Today is a day of national mourning back in The Netherlands: the first one in 52 years, after one of our longest serving monarchs died. The crash of the MH17 has shaken the world and taken 298 lives of which 193 Dutch ones. The tragedy during summer holidays means that whole families were wiped away with one press of a button.
A few weeks ago, we united in orange watching all 23 of our best footballers compete for the World Cup. Millions of us screamed at our screens in living rooms, pubs and communal greens: we witnessed men fly, score, win and finally succumb – only rise again to bronze glory.
United as we were in expectation, hope and celebration, this has been transformed into collective grief. 193 people: in a small country such as The Netherlands, it means you know someone who knows someone on that flight.
The reactionary outcry about politics and alliances has only been heard outside of the borders. The response from the Dutch government has been called careful and measured, with articles alluding to the country’s strong ties with Russia. Yes. True. Yet we have all seen the result of pointing guns, gung-ho sans evidence… Not that we have the guns…

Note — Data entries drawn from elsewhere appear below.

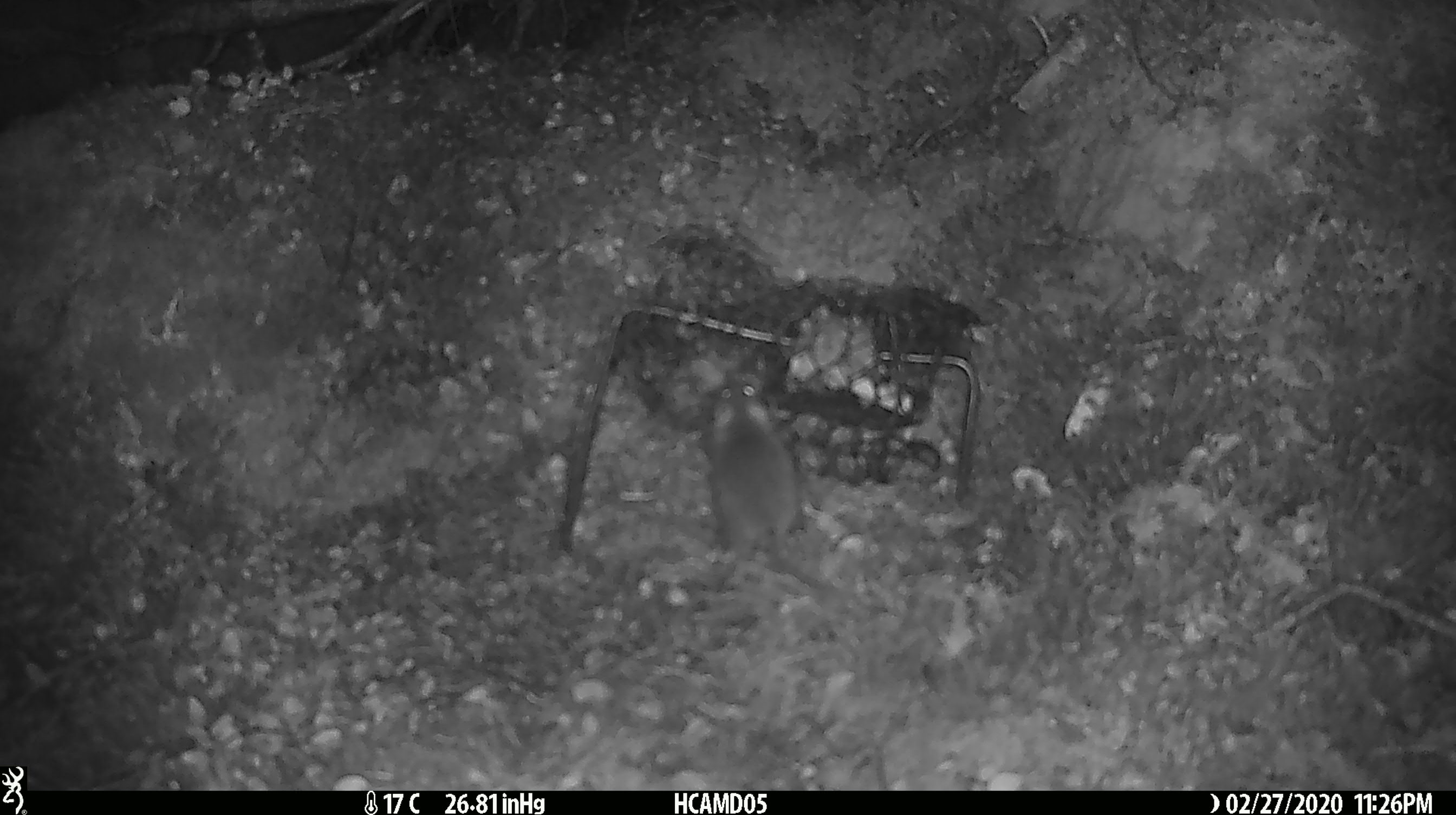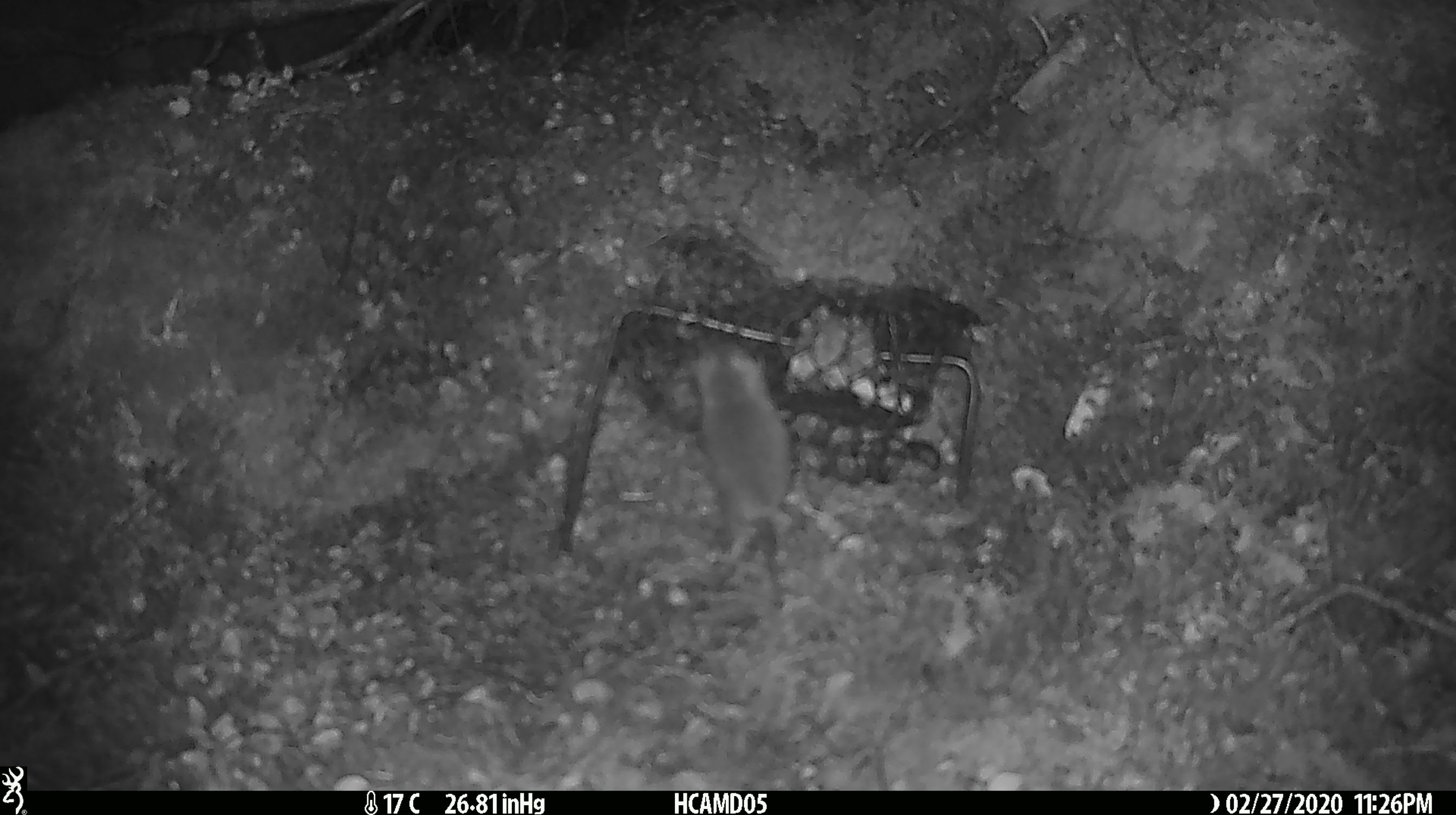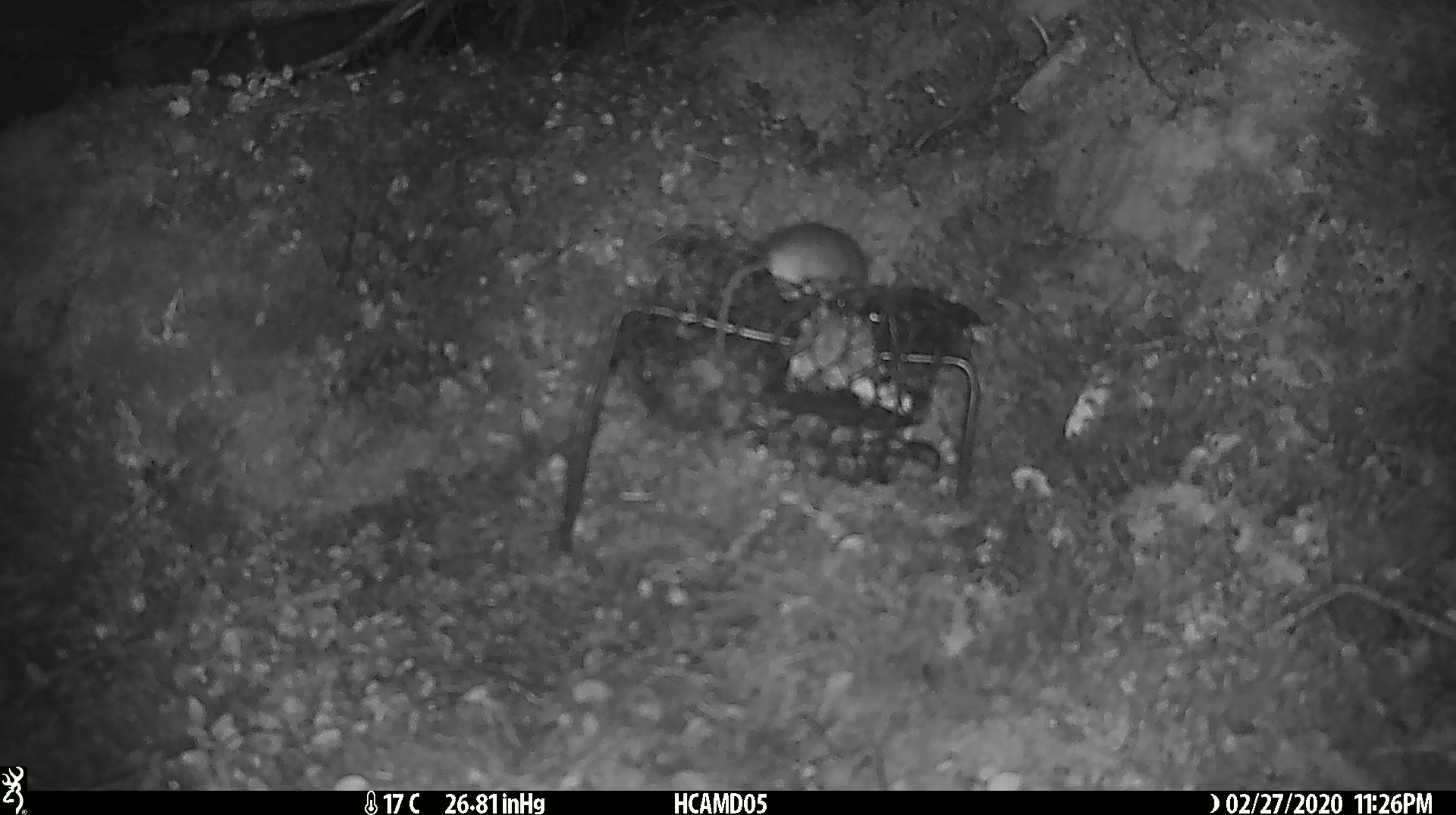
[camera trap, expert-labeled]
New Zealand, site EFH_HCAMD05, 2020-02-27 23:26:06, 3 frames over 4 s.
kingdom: Animalia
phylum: Chordata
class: Mammalia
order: Rodentia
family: Muridae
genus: Mus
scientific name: Mus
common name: mouse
Mouse (Mus).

Our allies with their own agendas seem keen to lend us a hand but they can’t make a move until we move. Is it surprising that The Netherlands is seemingly still? I imagine that the country in itself feels sixteen million times over that what I try to express, unscathed and a North Sea away. For them there is no war-mongering and terrorism threat on the front-pages: just shock and silence.
Tomorrow evening I will land at the same airport that today welcomed back the first bodies of flight MH17. The timing is coincidental but at this time of national grief, I cannot think of a better place to be than home.